Work instructions: Reproduce the complete listing without any deviation.
* Start *
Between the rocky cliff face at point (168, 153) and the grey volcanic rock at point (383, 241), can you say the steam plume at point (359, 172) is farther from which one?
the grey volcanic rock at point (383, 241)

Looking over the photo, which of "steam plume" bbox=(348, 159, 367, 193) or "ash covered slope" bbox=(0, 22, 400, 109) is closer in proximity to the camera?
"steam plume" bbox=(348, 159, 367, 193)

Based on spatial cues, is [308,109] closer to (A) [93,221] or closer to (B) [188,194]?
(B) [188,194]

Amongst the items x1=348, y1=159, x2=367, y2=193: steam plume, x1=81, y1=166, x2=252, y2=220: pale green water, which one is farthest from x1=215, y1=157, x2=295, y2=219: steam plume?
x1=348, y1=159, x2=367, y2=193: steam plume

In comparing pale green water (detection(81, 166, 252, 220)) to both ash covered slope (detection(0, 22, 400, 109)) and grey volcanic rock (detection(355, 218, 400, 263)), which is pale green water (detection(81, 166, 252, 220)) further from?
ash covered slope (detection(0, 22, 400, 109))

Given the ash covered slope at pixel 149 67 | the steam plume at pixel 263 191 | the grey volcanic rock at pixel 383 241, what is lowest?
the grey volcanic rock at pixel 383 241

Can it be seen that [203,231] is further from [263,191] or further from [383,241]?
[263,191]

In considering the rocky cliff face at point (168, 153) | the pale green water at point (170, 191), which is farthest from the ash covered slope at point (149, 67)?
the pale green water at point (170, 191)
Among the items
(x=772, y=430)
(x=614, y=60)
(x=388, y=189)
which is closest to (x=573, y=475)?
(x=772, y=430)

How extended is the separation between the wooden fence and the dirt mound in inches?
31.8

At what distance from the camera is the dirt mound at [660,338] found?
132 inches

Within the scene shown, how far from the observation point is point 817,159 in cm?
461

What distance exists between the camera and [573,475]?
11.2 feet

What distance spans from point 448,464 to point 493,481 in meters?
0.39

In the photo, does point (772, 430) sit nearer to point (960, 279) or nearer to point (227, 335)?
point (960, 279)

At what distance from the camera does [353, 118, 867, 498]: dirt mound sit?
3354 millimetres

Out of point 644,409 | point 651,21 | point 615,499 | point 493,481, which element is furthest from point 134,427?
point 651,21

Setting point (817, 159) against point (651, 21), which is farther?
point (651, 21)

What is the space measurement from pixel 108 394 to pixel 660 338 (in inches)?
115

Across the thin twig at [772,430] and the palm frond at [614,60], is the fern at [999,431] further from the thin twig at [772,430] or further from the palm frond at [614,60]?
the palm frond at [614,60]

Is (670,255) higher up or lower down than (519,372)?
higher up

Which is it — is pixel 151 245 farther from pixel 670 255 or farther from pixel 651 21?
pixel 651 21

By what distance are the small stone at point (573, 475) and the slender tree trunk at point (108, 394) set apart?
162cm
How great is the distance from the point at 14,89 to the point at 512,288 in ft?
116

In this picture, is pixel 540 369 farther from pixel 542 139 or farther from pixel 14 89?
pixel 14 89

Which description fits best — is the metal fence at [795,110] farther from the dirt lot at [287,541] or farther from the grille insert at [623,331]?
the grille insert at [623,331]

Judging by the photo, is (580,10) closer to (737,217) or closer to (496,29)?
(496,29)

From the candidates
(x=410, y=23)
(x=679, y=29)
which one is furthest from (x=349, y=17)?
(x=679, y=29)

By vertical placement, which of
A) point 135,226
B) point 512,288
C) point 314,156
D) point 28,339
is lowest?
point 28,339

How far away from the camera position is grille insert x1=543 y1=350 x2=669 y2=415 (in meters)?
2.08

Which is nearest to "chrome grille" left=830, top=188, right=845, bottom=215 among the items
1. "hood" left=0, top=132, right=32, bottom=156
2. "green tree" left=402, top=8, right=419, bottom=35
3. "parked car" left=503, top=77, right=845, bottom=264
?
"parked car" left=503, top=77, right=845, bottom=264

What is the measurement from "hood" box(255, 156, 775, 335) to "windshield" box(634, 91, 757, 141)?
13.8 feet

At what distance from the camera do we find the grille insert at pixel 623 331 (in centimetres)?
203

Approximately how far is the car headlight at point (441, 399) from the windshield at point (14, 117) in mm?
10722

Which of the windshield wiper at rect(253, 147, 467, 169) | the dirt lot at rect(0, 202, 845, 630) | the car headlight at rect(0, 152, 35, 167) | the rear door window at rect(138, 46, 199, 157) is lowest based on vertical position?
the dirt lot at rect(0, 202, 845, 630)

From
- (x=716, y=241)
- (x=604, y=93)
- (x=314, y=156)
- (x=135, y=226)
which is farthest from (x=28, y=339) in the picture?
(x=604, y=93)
* End *
Exercise solution:
Between the rocky cliff face at point (168, 153) and the grey volcanic rock at point (383, 241), can you say the steam plume at point (359, 172) is farther from which one?
the grey volcanic rock at point (383, 241)

Looking over the photo, which of "steam plume" bbox=(348, 159, 367, 193) or "ash covered slope" bbox=(0, 22, 400, 109) is closer in proximity to the camera?
"steam plume" bbox=(348, 159, 367, 193)

Based on spatial cues, is [308,109] closer to (A) [93,221] or closer to (B) [188,194]?
(B) [188,194]

Amongst the items x1=348, y1=159, x2=367, y2=193: steam plume, x1=81, y1=166, x2=252, y2=220: pale green water, which one is farthest from x1=215, y1=157, x2=295, y2=219: steam plume?
x1=348, y1=159, x2=367, y2=193: steam plume

In comparing pale green water (detection(81, 166, 252, 220)) to both ash covered slope (detection(0, 22, 400, 109)) and grey volcanic rock (detection(355, 218, 400, 263)), which is pale green water (detection(81, 166, 252, 220)) further from?
ash covered slope (detection(0, 22, 400, 109))

Given the ash covered slope at pixel 149 67 | the steam plume at pixel 263 191 | the grey volcanic rock at pixel 383 241, what is lowest?
the grey volcanic rock at pixel 383 241

Can it be seen that [203,231] is further from [263,191] or further from [383,241]?
[263,191]

In considering the rocky cliff face at point (168, 153) | the pale green water at point (170, 191), which is farthest from the ash covered slope at point (149, 67)?
the pale green water at point (170, 191)
Among the items
(x=772, y=430)
(x=614, y=60)
(x=388, y=189)
which is closest to (x=573, y=475)?
(x=772, y=430)

How extended is the separation between the wooden fence and the dirt mound in inches?
31.8

At what distance from the camera is the dirt mound at [660,338] found?
132 inches

Within the scene shown, how far from the observation point is point 817,159 in cm?
461

What distance exists between the camera and [573,475]?
11.2 feet

What distance spans from point 448,464 to point 493,481 in meters?
0.39

In the photo, does point (772, 430) sit nearer to point (960, 279) or nearer to point (227, 335)?
point (960, 279)

At what distance from the camera does [353, 118, 867, 498]: dirt mound sit?
3354 millimetres

Out of point 644,409 | point 651,21 | point 615,499 | point 493,481, which element is furthest from point 134,427?
point 651,21

Setting point (817, 159) against point (651, 21), which is farther?
point (651, 21)

What is the space measurement from pixel 108 394 to pixel 660 338 (in inches)?
115

Across the thin twig at [772,430] and the palm frond at [614,60], is the fern at [999,431] further from the thin twig at [772,430] or further from the palm frond at [614,60]?
the palm frond at [614,60]

Is (670,255) higher up or lower down than (519,372)?
higher up

Which is it — is pixel 151 245 farther from pixel 670 255 or farther from pixel 651 21?
pixel 651 21

By what distance are the small stone at point (573, 475) and the slender tree trunk at point (108, 394) set apart?
162cm
How great is the distance from the point at 14,89 to the point at 512,288 in ft?
116

In this picture, is pixel 540 369 farther from pixel 542 139 or farther from pixel 14 89?
pixel 14 89

Which description fits best — is the metal fence at [795,110] farther from the dirt lot at [287,541] or farther from the grille insert at [623,331]?
the grille insert at [623,331]

Judging by the photo, is (580,10) closer to (737,217) or closer to (496,29)?
(496,29)

From the candidates
(x=410, y=23)
(x=679, y=29)
which one is furthest from (x=349, y=17)?
(x=679, y=29)

By vertical placement, which of
A) point 135,226
B) point 512,288
C) point 314,156
D) point 28,339
is lowest?
point 28,339

How far away from the camera position is grille insert x1=543 y1=350 x2=669 y2=415 (in meters)?
2.08

Which is nearest to "chrome grille" left=830, top=188, right=845, bottom=215 among the items
1. "hood" left=0, top=132, right=32, bottom=156
2. "green tree" left=402, top=8, right=419, bottom=35
3. "parked car" left=503, top=77, right=845, bottom=264
?
"parked car" left=503, top=77, right=845, bottom=264

What is the measurement from "hood" box(255, 156, 775, 335) to "windshield" box(634, 91, 757, 141)?
13.8 feet

At what distance from the camera do we find the grille insert at pixel 623 331 (in centimetres)?
203

Approximately how far is the car headlight at point (441, 399) from the windshield at point (14, 117) in mm?
10722

Which of the windshield wiper at rect(253, 147, 467, 169) | the dirt lot at rect(0, 202, 845, 630) | the car headlight at rect(0, 152, 35, 167) | the rear door window at rect(138, 46, 199, 157) is lowest based on vertical position?
the dirt lot at rect(0, 202, 845, 630)

From
- (x=716, y=241)
- (x=604, y=93)
- (x=314, y=156)
- (x=135, y=226)
which is farthest from (x=28, y=339) in the picture?
(x=604, y=93)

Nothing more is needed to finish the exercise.